Atlanta United manager Frank de Boer, captain Michael Parkhurst and veteran Jeff Larentowicz spoke frequently on Tuesday about playing with intensity being one of the keys to performing well in Thursday’s Champions League game against Herediano in Costa Rica.

Those quotes were underlined and put in bold later that night when a lifeless and unfocused Toronto opened the MLS account in this year’s version of the Champions League with a 4-0 drubbing from Independiente in Panama.

Intensity, indeed.

“I think we have more quality, but not always quality wins,” de Boer said of Herediano. “If you don’t put the same energy in as them, you will have a very difficult game, for sure.”

Concentration, intensity focus, energy … whatever word fits best is what the 18 players de Boer selects on Thursday will need for Atlanta United’s debut in the tournament.

The stadium in Costa Rica seats around 8,700. Very few will be wearing Atlanta United’s red and black.

The venue opened in 1951, making it 66 years older than Atlanta United’s home of Mercedes-Benz Stadium.

The turf will be very hard, which can cause the ball to take odd bounces.

The lighting is equivalent to that of a local recreation center.

De Boer, who has never played or coached in Central America, and his staff spoke to the players on Tuesday about what to expect.

“It’s a new experience,” he said. “I said to the players, the circumstances at Herediano are different, unlike in our stadium. They are more used to it than us. We have to adapt to those circumstances. I think they are ready.”

And Herediano will likely come out with intensity similar to Houston in last year’s disastrous opener, or Red Bulls’ in last year’s dispiriting loss in New Jersey.

If Atlanta United comes out as flat as it did in those games, or as flat as spiraling Toronto did on Tuesday, the Five Stripes could be out of the tournament before they have a chance to host the return leg next week at Kennesaw State.

Parkhurst has experience playing in Central America as a member of the U.S. national team.

He described the region as a “beast.”

Once the games start, salaries don’t matter.

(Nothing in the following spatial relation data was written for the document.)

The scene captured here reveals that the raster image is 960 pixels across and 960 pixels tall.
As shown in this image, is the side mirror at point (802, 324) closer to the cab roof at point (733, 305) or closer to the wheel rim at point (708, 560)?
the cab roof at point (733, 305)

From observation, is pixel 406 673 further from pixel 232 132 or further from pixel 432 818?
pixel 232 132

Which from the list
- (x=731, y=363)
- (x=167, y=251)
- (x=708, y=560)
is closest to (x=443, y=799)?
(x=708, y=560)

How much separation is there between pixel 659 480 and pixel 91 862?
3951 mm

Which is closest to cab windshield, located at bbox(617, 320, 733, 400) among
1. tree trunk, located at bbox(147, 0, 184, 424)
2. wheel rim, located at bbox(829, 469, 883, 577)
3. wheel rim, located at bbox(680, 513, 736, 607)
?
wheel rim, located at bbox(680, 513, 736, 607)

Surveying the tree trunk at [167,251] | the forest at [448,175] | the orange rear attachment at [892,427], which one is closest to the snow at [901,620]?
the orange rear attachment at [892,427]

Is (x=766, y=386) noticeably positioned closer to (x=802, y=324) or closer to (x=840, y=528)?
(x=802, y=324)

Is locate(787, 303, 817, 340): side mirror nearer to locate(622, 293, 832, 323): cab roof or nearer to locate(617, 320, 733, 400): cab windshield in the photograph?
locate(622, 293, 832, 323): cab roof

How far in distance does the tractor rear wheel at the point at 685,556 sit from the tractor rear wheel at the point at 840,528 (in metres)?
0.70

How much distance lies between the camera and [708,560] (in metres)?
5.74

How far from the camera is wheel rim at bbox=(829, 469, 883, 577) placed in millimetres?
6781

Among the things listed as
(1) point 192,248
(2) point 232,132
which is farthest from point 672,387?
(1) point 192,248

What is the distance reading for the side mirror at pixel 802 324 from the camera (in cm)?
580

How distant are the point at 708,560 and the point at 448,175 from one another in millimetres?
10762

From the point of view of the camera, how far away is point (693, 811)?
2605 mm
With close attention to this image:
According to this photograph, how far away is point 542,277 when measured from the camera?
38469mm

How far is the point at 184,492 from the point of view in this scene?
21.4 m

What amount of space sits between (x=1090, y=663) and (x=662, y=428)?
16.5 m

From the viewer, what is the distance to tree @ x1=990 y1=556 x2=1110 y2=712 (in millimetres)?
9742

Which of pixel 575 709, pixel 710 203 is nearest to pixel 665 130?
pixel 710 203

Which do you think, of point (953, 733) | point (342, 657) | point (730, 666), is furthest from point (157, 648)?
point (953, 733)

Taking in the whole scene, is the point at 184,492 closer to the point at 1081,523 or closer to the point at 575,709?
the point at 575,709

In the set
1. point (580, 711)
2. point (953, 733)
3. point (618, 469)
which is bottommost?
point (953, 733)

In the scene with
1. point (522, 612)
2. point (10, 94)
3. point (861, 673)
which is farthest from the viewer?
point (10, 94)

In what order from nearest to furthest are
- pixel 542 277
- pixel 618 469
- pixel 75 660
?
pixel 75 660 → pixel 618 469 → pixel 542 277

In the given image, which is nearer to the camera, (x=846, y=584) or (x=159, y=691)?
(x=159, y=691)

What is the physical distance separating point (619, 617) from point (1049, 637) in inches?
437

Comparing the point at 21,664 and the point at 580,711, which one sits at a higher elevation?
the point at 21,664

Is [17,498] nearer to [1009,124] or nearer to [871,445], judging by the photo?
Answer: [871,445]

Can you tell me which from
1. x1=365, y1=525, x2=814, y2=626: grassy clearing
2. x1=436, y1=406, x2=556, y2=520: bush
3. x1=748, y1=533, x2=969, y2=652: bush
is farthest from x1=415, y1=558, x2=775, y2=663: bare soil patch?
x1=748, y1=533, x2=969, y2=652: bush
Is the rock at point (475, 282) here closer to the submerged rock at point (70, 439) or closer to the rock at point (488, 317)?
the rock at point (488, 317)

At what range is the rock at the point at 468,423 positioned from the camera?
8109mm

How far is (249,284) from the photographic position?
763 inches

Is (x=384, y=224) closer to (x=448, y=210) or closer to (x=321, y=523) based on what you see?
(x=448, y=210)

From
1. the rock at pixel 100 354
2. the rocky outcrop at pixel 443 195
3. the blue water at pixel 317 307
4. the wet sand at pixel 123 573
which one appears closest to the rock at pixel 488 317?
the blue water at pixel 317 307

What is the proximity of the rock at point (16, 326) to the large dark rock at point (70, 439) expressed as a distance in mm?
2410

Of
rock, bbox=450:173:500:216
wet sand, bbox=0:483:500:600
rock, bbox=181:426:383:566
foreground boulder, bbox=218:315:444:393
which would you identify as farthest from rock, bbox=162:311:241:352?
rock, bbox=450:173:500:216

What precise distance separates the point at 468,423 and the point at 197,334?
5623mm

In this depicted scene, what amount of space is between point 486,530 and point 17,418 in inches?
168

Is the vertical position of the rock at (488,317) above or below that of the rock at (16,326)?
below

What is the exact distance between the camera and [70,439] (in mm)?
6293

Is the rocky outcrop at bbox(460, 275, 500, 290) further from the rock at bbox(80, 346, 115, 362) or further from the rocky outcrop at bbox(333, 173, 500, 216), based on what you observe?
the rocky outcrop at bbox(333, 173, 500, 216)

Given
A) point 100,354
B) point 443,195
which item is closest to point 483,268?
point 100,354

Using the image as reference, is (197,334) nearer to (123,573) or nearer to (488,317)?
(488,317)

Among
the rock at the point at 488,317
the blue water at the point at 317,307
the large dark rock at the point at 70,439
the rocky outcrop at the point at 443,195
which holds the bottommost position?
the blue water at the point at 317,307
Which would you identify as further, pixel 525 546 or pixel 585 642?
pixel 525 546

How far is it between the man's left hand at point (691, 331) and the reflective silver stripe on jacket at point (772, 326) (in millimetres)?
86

Being MLS Cup champs won’t matter. Being the darlings of the league won’t matter.

“People who aren’t used to it think it should easy for the U.S. to qualify, it should be easy for U.S. teams to go to Panama, Costa Rica, Honduras, Guatemala and beat teams easily,” he said. “It’s just not the case.

“These guys, when the play against U.S. teams, when the play against MLS teams, they play the best games of their lives, they play the best games of their year. They play with passion and pride. If you don’t adapt and you aren’t mentally into it and focused, you can get beaten. It can happen to us. We can go down there and lose.”

Because of the gamesmanship and environment, Larentowicz, who has played friendlies and Champions League games in Central America, said that while you are playing soccer, the factors can make it feel like you are playing a different game. For example, he was once hit by a corn cob thrown by an angry supporter in Honduras.

But, Parkhurst said that’s where the preparation and mentality of Atlanta United’s players should come through.

The team bounced back from that 4-0 loss at Houston in last year’s opener to go unbeaten in its next eight. It bounced back from that loss to Red Bulls to knock them out of the playoffs. It shut out Portland to win the MLS Cup in just its second season.

“Teams are looking to beat you, looking to prove themselves,” Larentowicz said. “That’s the mentality you have to be prepared for.”